▶ ASSIGNED TASK
What you return must match the listing below line for line, minus its pictures.

▶ LISTED ENTRIES
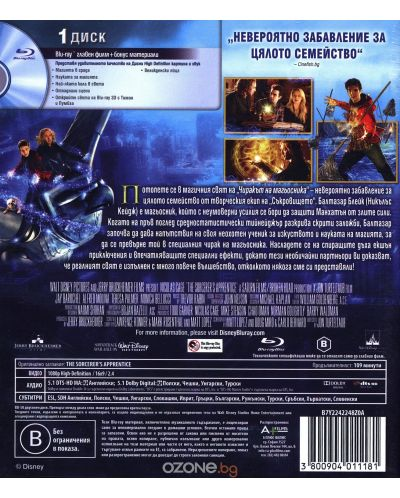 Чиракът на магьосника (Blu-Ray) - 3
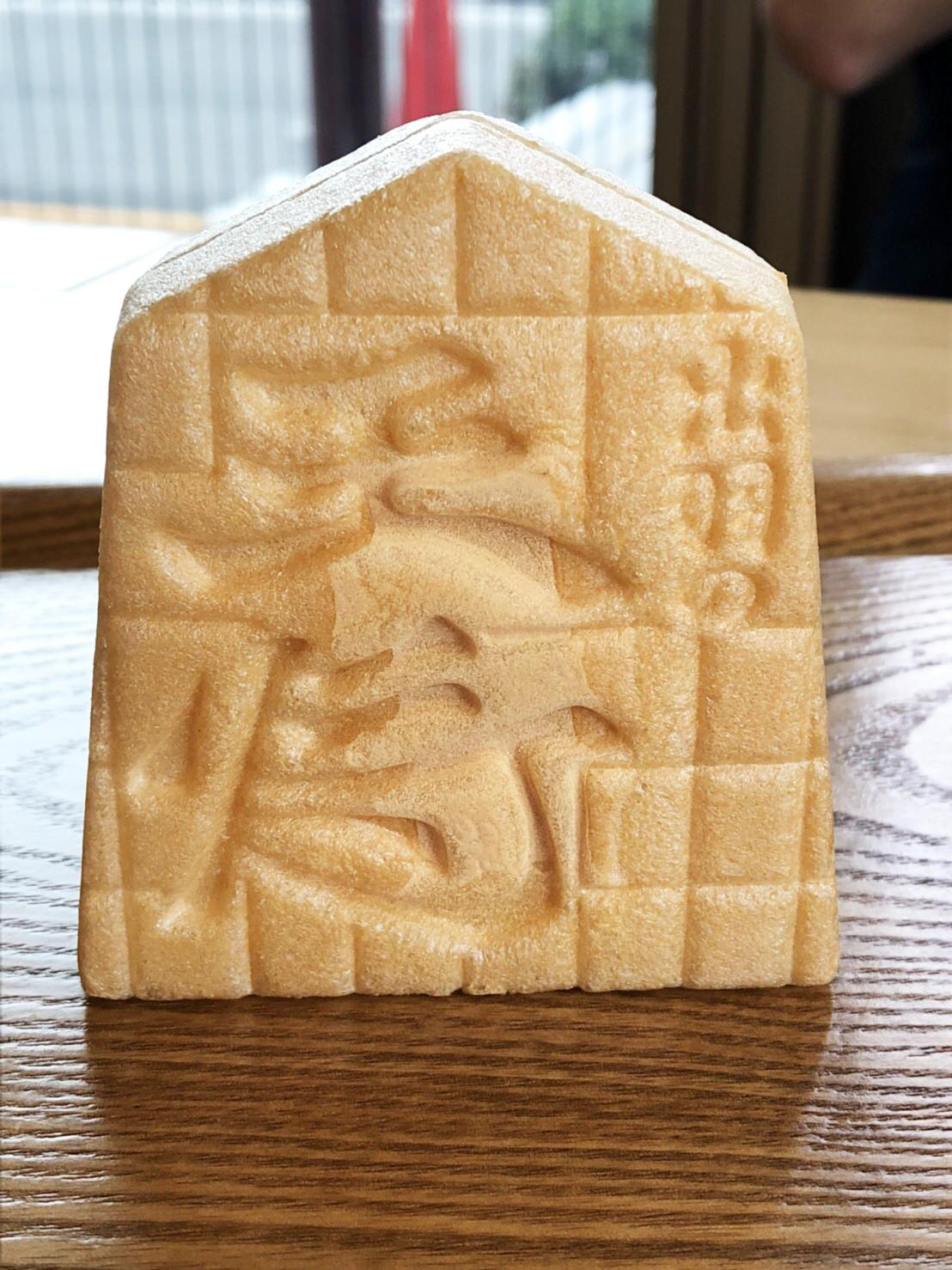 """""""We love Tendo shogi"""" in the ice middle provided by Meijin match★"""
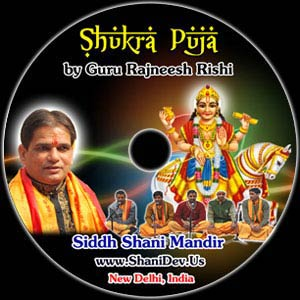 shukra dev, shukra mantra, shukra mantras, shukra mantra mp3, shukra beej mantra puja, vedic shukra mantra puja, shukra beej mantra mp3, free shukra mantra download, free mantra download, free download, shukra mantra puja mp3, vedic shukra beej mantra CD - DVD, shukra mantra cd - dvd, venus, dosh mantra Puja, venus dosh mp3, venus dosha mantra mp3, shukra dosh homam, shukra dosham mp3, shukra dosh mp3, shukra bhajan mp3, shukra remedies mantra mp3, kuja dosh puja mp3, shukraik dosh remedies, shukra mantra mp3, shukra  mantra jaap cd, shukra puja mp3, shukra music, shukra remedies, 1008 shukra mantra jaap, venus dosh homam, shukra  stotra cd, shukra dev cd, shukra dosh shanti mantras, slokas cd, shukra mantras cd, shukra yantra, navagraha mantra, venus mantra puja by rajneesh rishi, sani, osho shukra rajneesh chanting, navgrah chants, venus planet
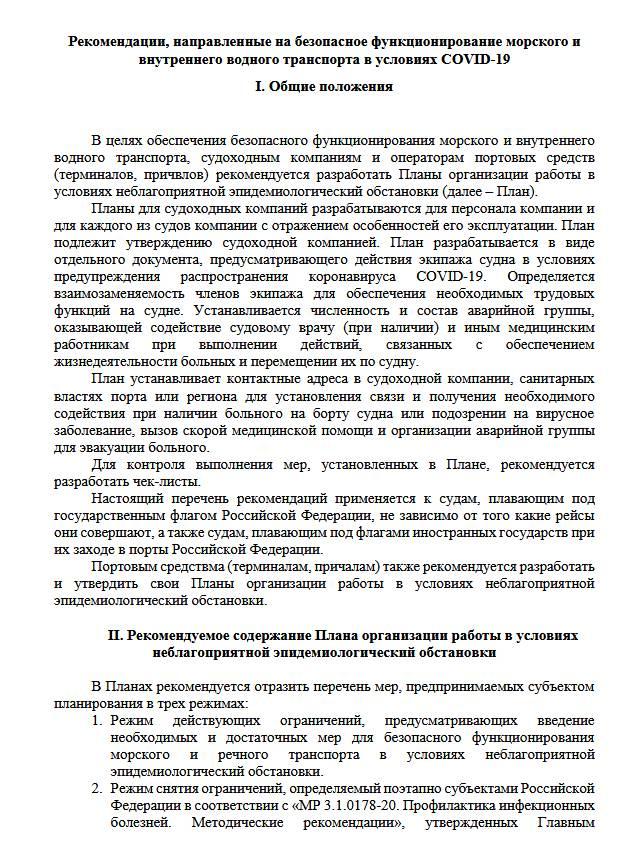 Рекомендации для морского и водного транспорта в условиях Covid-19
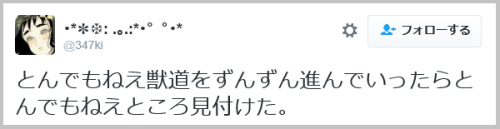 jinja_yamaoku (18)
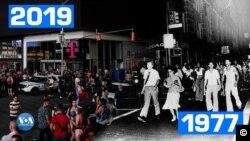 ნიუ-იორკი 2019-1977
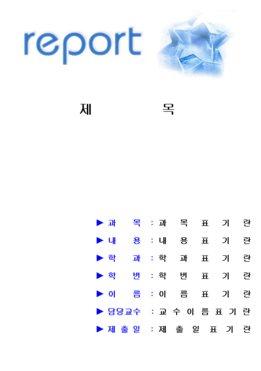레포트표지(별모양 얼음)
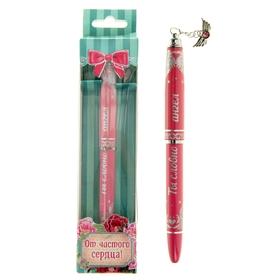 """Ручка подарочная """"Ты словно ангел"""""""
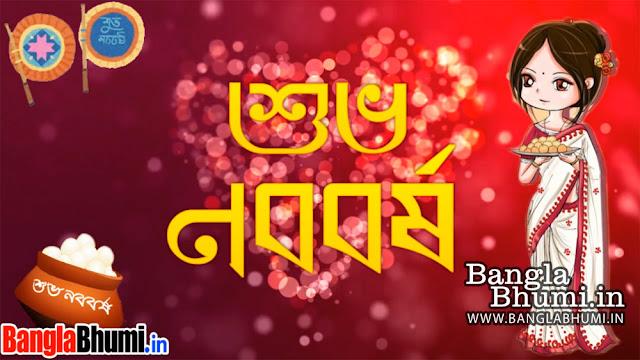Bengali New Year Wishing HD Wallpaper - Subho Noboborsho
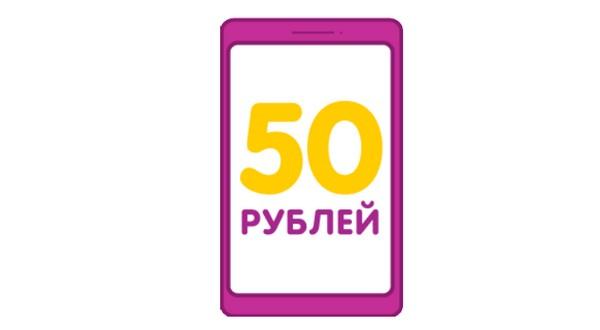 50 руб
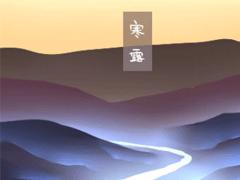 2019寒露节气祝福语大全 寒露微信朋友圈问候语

▶ EXERCISE RESULT
 Чиракът на магьосника (Blu-Ray) - 3
 """""""We love Tendo shogi"""" in the ice middle provided by Meijin match★"""
 shukra dev, shukra mantra, shukra mantras, shukra mantra mp3, shukra beej mantra puja, vedic shukra mantra puja, shukra beej mantra mp3, free shukra mantra download, free mantra download, free download, shukra mantra puja mp3, vedic shukra beej mantra CD - DVD, shukra mantra cd - dvd, venus, dosh mantra Puja, venus dosh mp3, venus dosha mantra mp3, shukra dosh homam, shukra dosham mp3, shukra dosh mp3, shukra bhajan mp3, shukra remedies mantra mp3, kuja dosh puja mp3, shukraik dosh remedies, shukra mantra mp3, shukra  mantra jaap cd, shukra puja mp3, shukra music, shukra remedies, 1008 shukra mantra jaap, venus dosh homam, shukra  stotra cd, shukra dev cd, shukra dosh shanti mantras, slokas cd, shukra mantras cd, shukra yantra, navagraha mantra, venus mantra puja by rajneesh rishi, sani, osho shukra rajneesh chanting, navgrah chants, venus planet
 Рекомендации для морского и водного транспорта в условиях Covid-19
 jinja_yamaoku (18)
 ნიუ-იორკი 2019-1977
레포트표지(별모양 얼음)
 """Ручка подарочная """"Ты словно ангел"""""""
Bengali New Year Wishing HD Wallpaper - Subho Noboborsho
 50 руб
 2019寒露节气祝福语大全 寒露微信朋友圈问候语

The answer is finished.